[TRY IT] Duplicate everything in the CsPbBr₃ crystal growth text from "Here we report" down to "at 662 keV.", keeping every character the same.

[GIVEN TEXT]
Here we report a simple additive assisted inverse temperature crystallization method to achieve high quality CsPbBr₃ single crystals. The addition of choline bromide (CB) into the precursor solution enables the growth of large, cuboid shape CsPbBr₃ crystals while using low purity raw materials. In comparison with crystals grown without CB, the density of traps in the crystals using this modified method are suppressed by an order of magnitude. The detectors made utilizing the solution-grown perovskite CsPbBr₃ single crystals acquired an energy spectrum from a cesium-137 (¹³⁷Cs) source with a resolution of 5.5% at 662 keV.

Results and discussion

Pioneering studies have reported that lead halide perovskite, such as MAPbX₃ (X = Br⁻ and I⁻), FAPbX₃, and CsPbBr₃, show retrograde solubility in solvents like gamma-butyrolactone (GBL), N,N-dimethylformamide (DMF) and dimethyl sulfoxide (DMSO).^40,43–45 Therefore, we adopt the inverse temperature crystallization (ITC) method which crystalizes the CsPbBr₃ through elevating the temperature of the solution. For growth without additive, standard precursor solution was made by dissolving CsBr and PbBr₂ into DMSO solvent, as DMSO solvent has higher solubility limits for CsBr and PbBr₂ compared with GBL and DMF. For growth with CB additive, CB was further added into standard precursor solution. CsPbBr₃ single crystals were synthesized by gradually increasing the heating temperature. The molar ratio between PbBr₂ and CsBr is ∼2 : 1 to obtain the pure CsPbBr₃ phase. It is reported that three possible products can be synthesized by tuning the PbBr₂ : CsBr ratio.^37,40,46 If PbBr₂ : CsBr is less than 1.5 : 1, Cs-rich precipitate (Cs₄PbBr₆) will be the main product. If PbBr₂ : CsBr is larger than 4 : 1, a Pb-rich precipitate (CsPb₂Br₅) tends to be the primary product. This can be explained by that CsBr has lower solubility in DMSO than PbBr₂, while the formation of PbBr⁽²⁻ⁿ⁾_n by adding more PbBr₂ increases the solubility of CsBr.

[COLLECTED DATA]
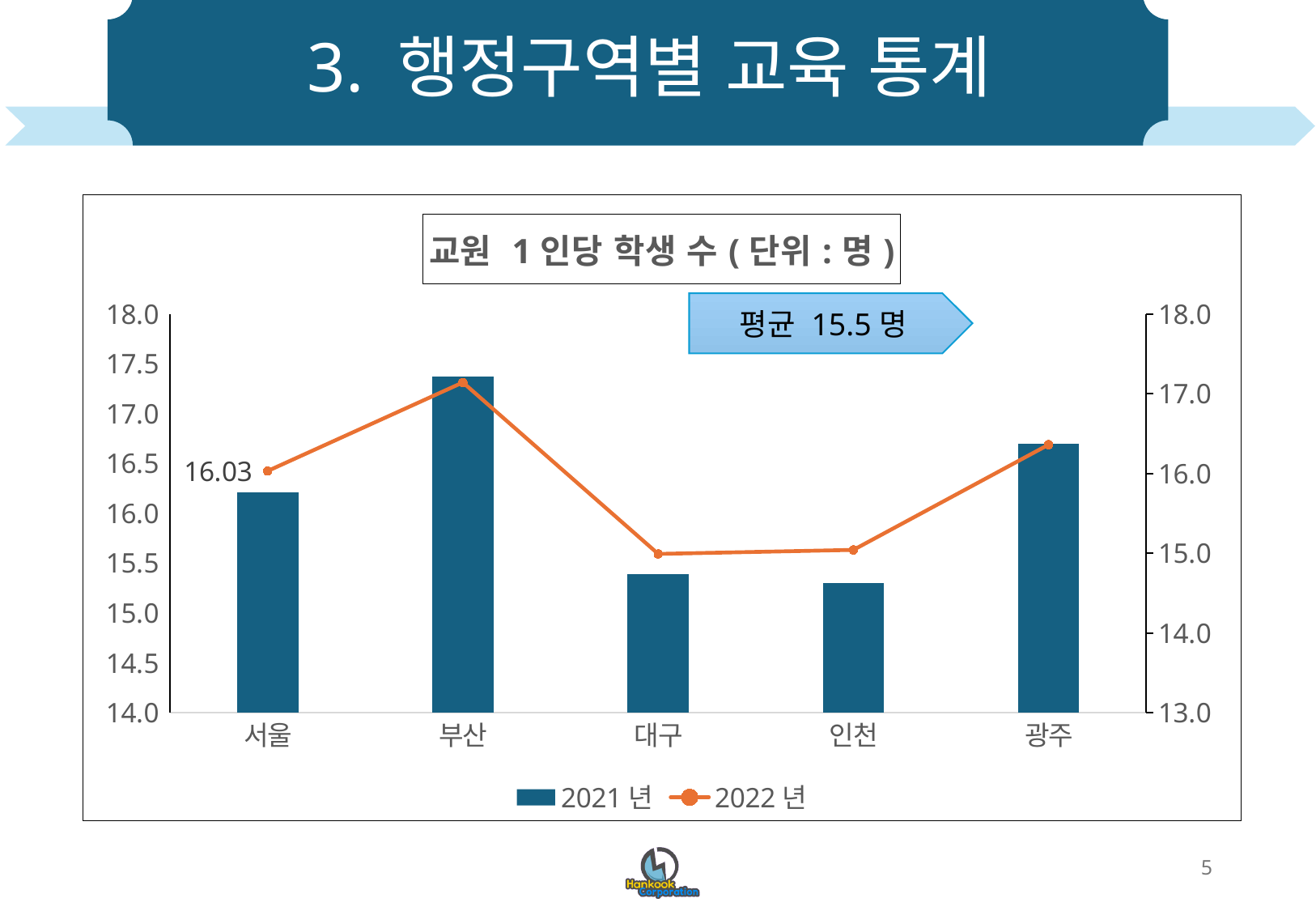
Which region has the highest 2021년 bar? 부산 What is the title of the chart? 교원 1인당 학생 수 (단위 : 명) What average value is shown in the callout on the chart? 평균 15.5 명 What value is printed as a data label next to the 서울 point on the 2022년 line? 16.03 Is the 2021년 value for 광주 greater or less than 16.5? greater Which region has the highest 2022년 value on the line? 부산 How many series does the chart legend list? 2 Which has the larger 2021년 value, 서울 or 광주? 광주 What kind of chart is shown on the slide? Combination bar and line chart Is the 2021년 value for 대구 greater or less than 15.5? less How many regions are shown on the x axis of the chart? 5 Is the 2021년 value for 부산 greater or less than 17.0? greater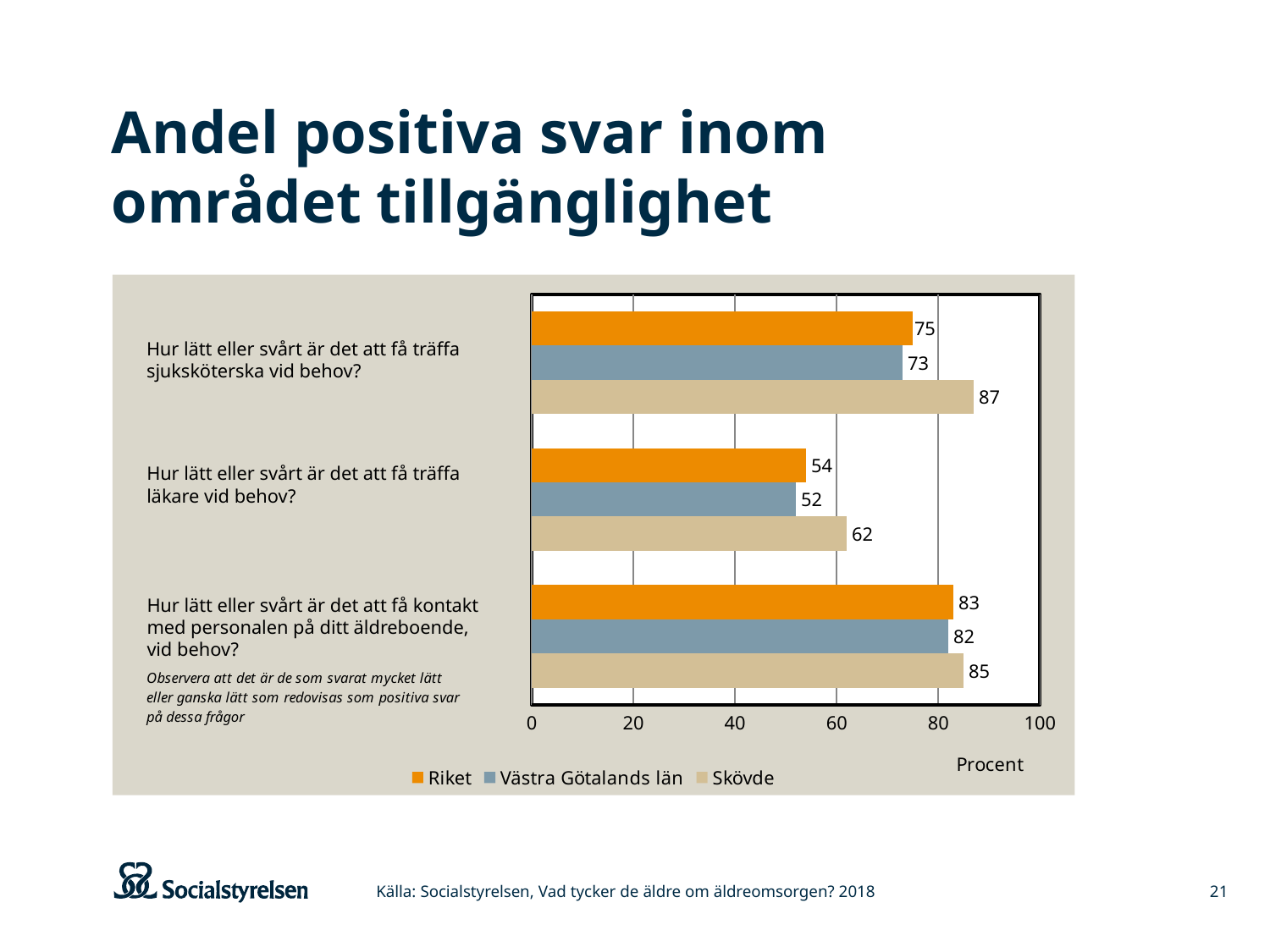
Which series has the highest value on the question about meeting a doctor when needed? Skövde How many series does the legend list? 3 Which series has the lowest value on the question about meeting a nurse when needed? Västra Götalands län What is the value for Riket on the question about meeting a doctor when needed ("Hur lätt eller svårt är det att få träffa läkare vid behov?")? 54 What is the value for Skövde on the question about meeting a nurse when needed ("Hur lätt eller svårt är det att få träffa sjuksköterska vid behov?")? 87 Which is larger on the question about meeting a doctor when needed: the value for Riket or the value for Skövde? Skövde How many questions (categories) are shown in the chart? 3 Is the value for Västra Götalands län on the question about meeting a doctor when needed greater or less than 60? less What is the difference between the Skövde and Riket values on the question about meeting a nurse when needed? 12 What kind of chart is shown on the slide? bar chart What is the value for Västra Götalands län on the question about contacting staff at the care home ("Hur lätt eller svårt är det att få kontakt med personalen på ditt äldreboende, vid behov?")? 82 What unit is shown on the horizontal axis of the chart? Procent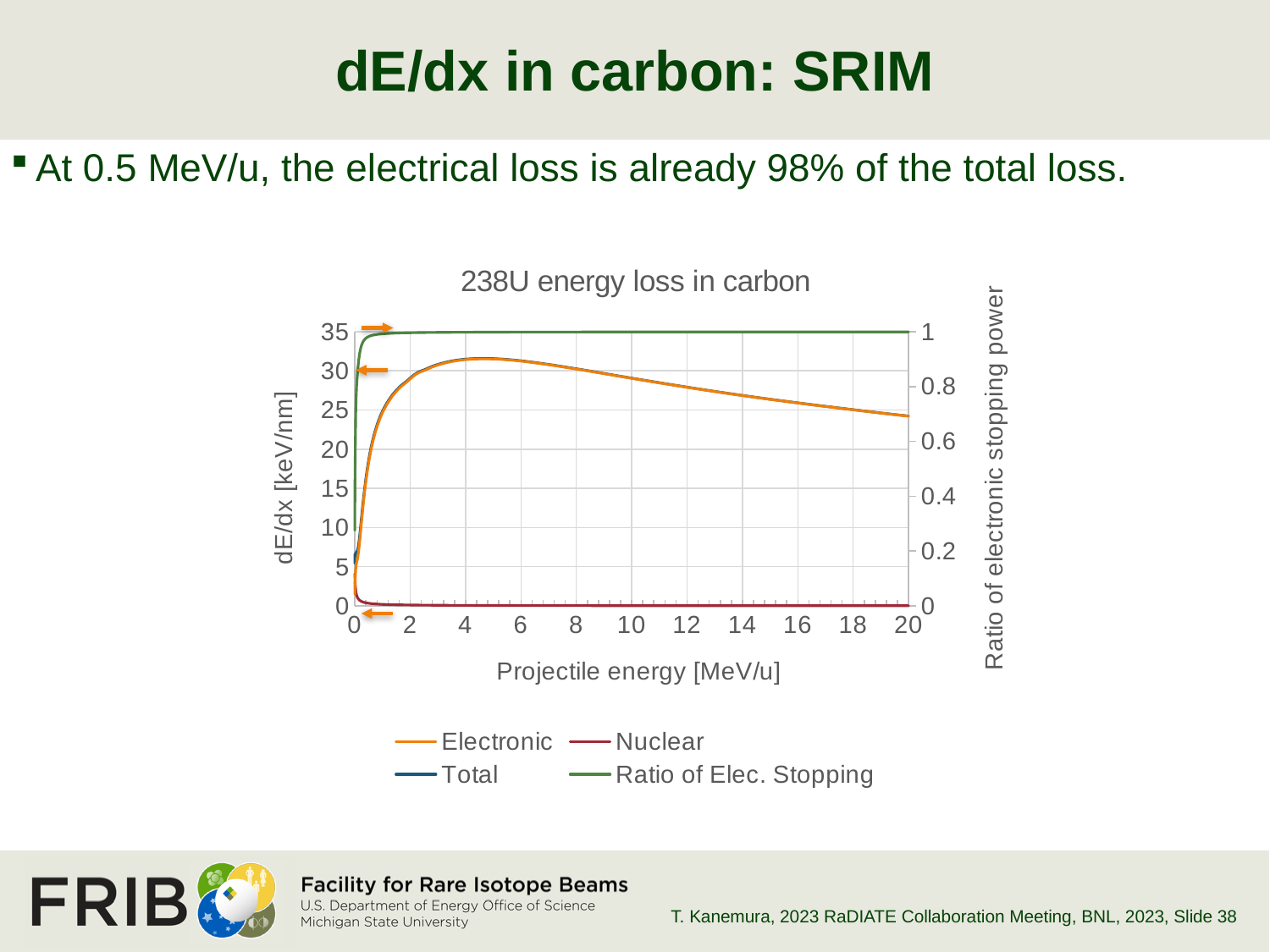
Is the Ratio of Elec. Stopping at a projectile energy of 10 MeV/u greater or less than 0.8? greater Does the Nuclear dE/dx rise or fall as projectile energy increases from 0 to 2 MeV/u? fall Which is larger at a projectile energy of 10 MeV/u, the Electronic or the Nuclear dE/dx? Electronic Is the Electronic dE/dx value at a projectile energy of 10 MeV/u greater or less than 25 keV/nm? greater Does the Electronic dE/dx rise or fall as projectile energy increases from 6 to 20 MeV/u? fall What kind of chart is shown on the slide? line chart Which series in the chart is plotted against the right-hand axis labelled 'Ratio of electronic stopping power'? Ratio of Elec. Stopping What is the title of the chart? 238U energy loss in carbon How many series does the legend of the chart list? 4 What is the label of the x axis of the chart? Projectile energy [MeV/u] Is the Electronic dE/dx value at a projectile energy of 20 MeV/u greater or less than 20 keV/nm? greater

[RESPONSE TO THIS TASK]
Here we report a simple additive assisted inverse temperature crystallization method to achieve high quality CsPbBr₃ single crystals. The addition of choline bromide (CB) into the precursor solution enables the growth of large, cuboid shape CsPbBr₃ crystals while using low purity raw materials. In comparison with crystals grown without CB, the density of traps in the crystals using this modified method are suppressed by an order of magnitude. The detectors made utilizing the solution-grown perovskite CsPbBr₃ single crystals acquired an energy spectrum from a cesium-137 (¹³⁷Cs) source with a resolution of 5.5% at 662 keV.